Надо сказать, очерк проходил не просто – постоянно требовались то справка, то ссылка: где напечатаны эти цифры, да откуда взяты другие. Володя приволок, в редакцию огромный чемодан журналов, справочников, даже агрономических учебников. Мы все систематизировали у меня на столе…
Природа наградила Володю не только искрой божьей, но и дала ему еще дар исследователя, дотошного и въедливого, как жучок-короед. «Ему бы в ученые…» – подумал я тогда и сказал об этом Володе. Глаза его за стеклами очков тихо заблестели.
– Ученая лесная братия предложила мне защитить кандидатскую, – проворчал он. – По совокупности, так сказать, работ.
– Господи, да в чем же дело?
Он заметно потускнел.
– Зачем мне это? Писатель Чивилихин и – баста. А писатель, да еще кандидат наук… Это уже нонсенс. Да, честно говоря, и времени жалко.
Время он ценил, это уж точно, и не только свое, но и чужое…
Судьба у «Земли в беде» только поначалу была радужной, а потом на нее зашикали, и когда Володя попытался выпустить ее отдельной книжечкой, ее сперва набрали, помурыжили-помурыжили, и в конце концов набор рассыпали. Тогда он включил очерк в свой сборник, его и оттуда постарались вынуть, и только после долгих хождений по кабинетам и коридорам удалось добиться милостивого разрешения оставить в книге очерк, только непременно изменить название, снять концовку и сделать кое-какие изъятия по тексту. Раздумывал Володя долго и мучительно, прежде чем согласиться на компромисс, и этот компромисс, признаемся, дорого ему стоил…

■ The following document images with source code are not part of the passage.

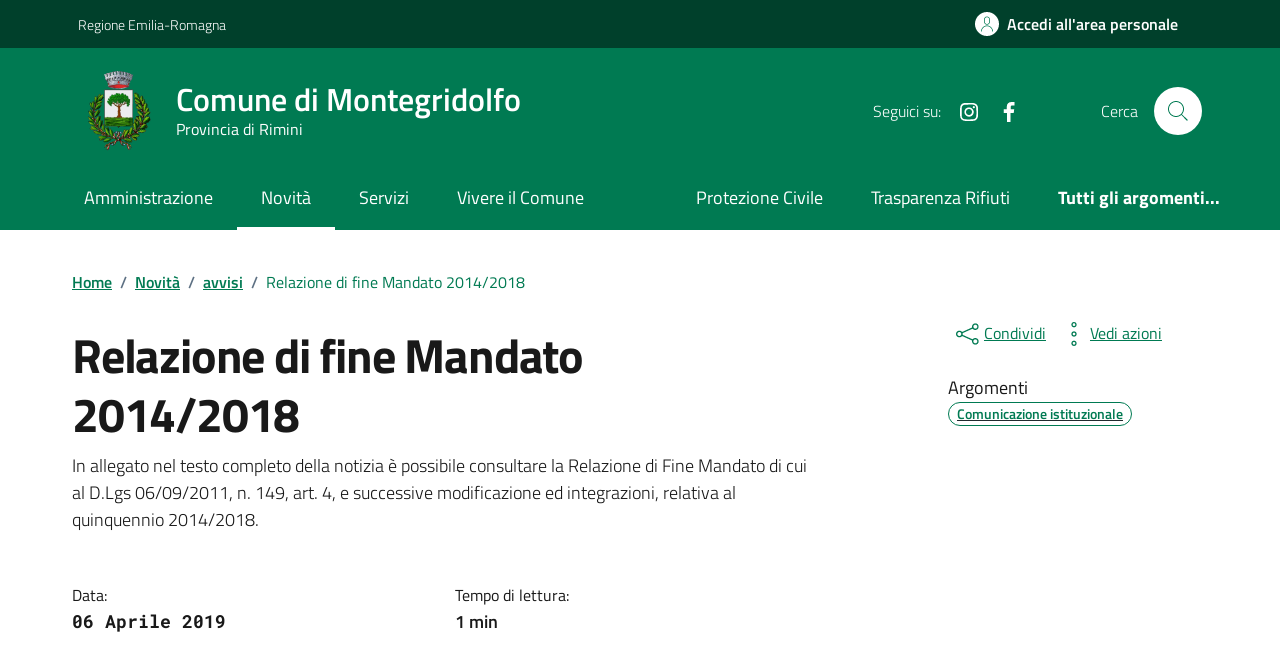

--- FILE ---
content_type: text/css
request_url: https://comune.montegridolfo.rn.it/wp-content/themes/tema-agid-comuni-release/assets/css/variable.css?ver=6.9
body_size: 550
content:
:root{
			--backgroundCardContatti:#ebeef0 !important;
			--textColorSet :#455a64; /*testo primo*/
			--categoryColorSet : #007a52 !important; /*testo*/
			--bottonSetARollBack: #007a52 !important;/*tasto*/
			--bottonSetA: #007a52 !important;/*tasto roll background*/
			--backgroundArgomentiSet : url(https://comune.montegridolfo.rn.it/wp-content/themes/tema-agid-comuni-release/assets/img/evidenza-header.png);
			--headerBackgroundTop :#00402b !important;
			--headerBackground :#007a52!important;
			--footerBackground :#202a2e !important;
			--textRollover :#007a52 !important;
			--bs-link-color:#202a2e!important; /*Titoli post card2 */
			--bs-link-hover-color:#007a52 !important;/*Titoli post card Roll over2 */
		
			--backgroundCardPost :#f5f5f5 !important;
		
			--headerTopTextA :#fff !important;
			--headerTopTextB :#fff !important;
		
			--textColorSet :#455a64 !important; /*testo*/
			--bottonSetABorder :#070fa5 !important;


			--buttonPrimaryBorderSelected : rgba(0, 122, 82, .5) ; /* rgba(0, 122, 82, .5) Background Tasto primario */

			--buttonPrimaryTesto : #fff ; /*    #fff      Background Tasto primario */
			--buttonPrimaryBackground : #006342 ; /*    #006342      Background Tasto primario */
			--buttonPrimaryBorder : #006342 ; /*   #006342      Background Tasto primario */
			

			--buttonPrimaryRollBackground : #006342 ; /*    #006342      Background Tasto primario Rollover*/
			--buttonPrimaryRollTesto : #fff ; /*  #fff			Background Tasto primario Rollover*/
			--buttonPrimaryRollBorder : #006342 ; /*  #006342		Background Tasto primario Rollover*/

			--serviziComune : #007a52 ; /*  #007a52			Background Tasto primario Rollover*/
			--serviziComuneEv : #006342 ; /*  #006342		Background Tasto primario Rollover*/


		

		}

--- FILE ---
content_type: text/javascript
request_url: https://comune.montegridolfo.rn.it/wp-content/plugins/riminiuser-main//ajax.js
body_size: 844
content:
window.nameEndPointPal = domainPalSetUser;
console.log(window.nameEndPointPal);

// 'https://servizi.comune.montegridolfo.rn.it/pnrr/v1/user-info'
function actionUserSet(jsonTEST){
  
      
  jsonValue = JSON.parse(jsonTEST);
  window.valueReturnUser = jsonValue;

  // RICHIESTA ASSISTENZA

  if(document.getElementById("SPID_ASSISTENZA")){
    document.getElementById("SPID_ASSISTENZA").style.display = "none";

Он долго болел, стараясь поменьше показываться на людях, словом, мы все тяжелее становились на подъем и чаще стали встречаться не за дружеским столом, а в поликлинике возле врачебных кабинетов.
– Послушай, – сказал он мне, когда хвороба в очередной раз привела нас к одному и тому же эскулапу. Эскулап занимался с другим, таким же страждущим, а мы устроились в уголке и мило разговаривали.